Link between ghost artefacts, source suppression and incomplete calibration sky models

Abstract

Calibration is a fundamental step towards producing radio interferometric images. However, naive calibration produces calibration artefacts, in the guise of spurious emission, buried in the thermal noise. This work investigates these calibration artefacts, henceforth referred to as "ghosts" . A 21 cm observation with the Westerbork Synthesis Radio Telescope yielded similar ghost sources, and it was anticipated that they were due to calibrating with incomplete sky models. An analytical ghost distribution of a two-source scenario is derived to substantiate this theory and to seek answers to the related bewildering features (regular ghost pattern, points spread function-like sidelobes, independent of model flux). The theoretically predicted ghost distribution qualitatively matches with the observational ones and shows high dependence on the array geometry. The theory draws the conclusion that both the ghost phenomenon and suppression of the unmodelled flux have the same root cause.
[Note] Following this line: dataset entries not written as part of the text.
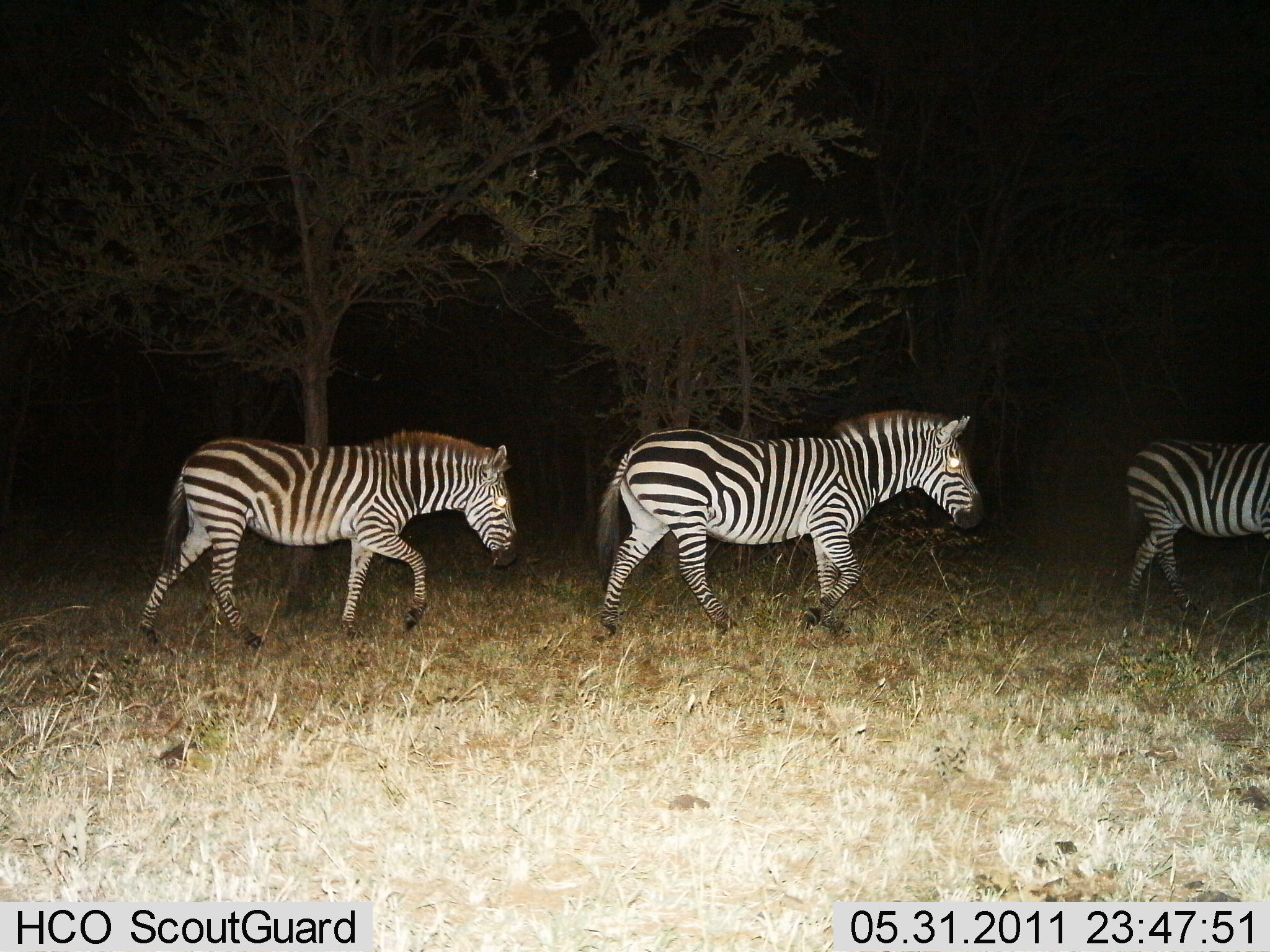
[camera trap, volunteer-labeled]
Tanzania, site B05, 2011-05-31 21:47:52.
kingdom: Animalia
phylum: Chordata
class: Mammalia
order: Perissodactyla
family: Equidae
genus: Equus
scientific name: Equus quagga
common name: plains zebra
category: zebra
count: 3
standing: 7%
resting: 0%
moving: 93%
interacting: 0%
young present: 7%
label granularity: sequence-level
In addition, the suppression of the unmodelled flux is studied as functions of unmodelled flux, differential gain solution interval and the number of sources subjected to direction-dependent gains. These studies summarise that the suppression rate is constant irrespective of the degree of incompleteness of the calibration sky model. In the presence of a direction-dependent effect, the suppression drastically increases; however, this increase can be compensated for by using longer solution intervals.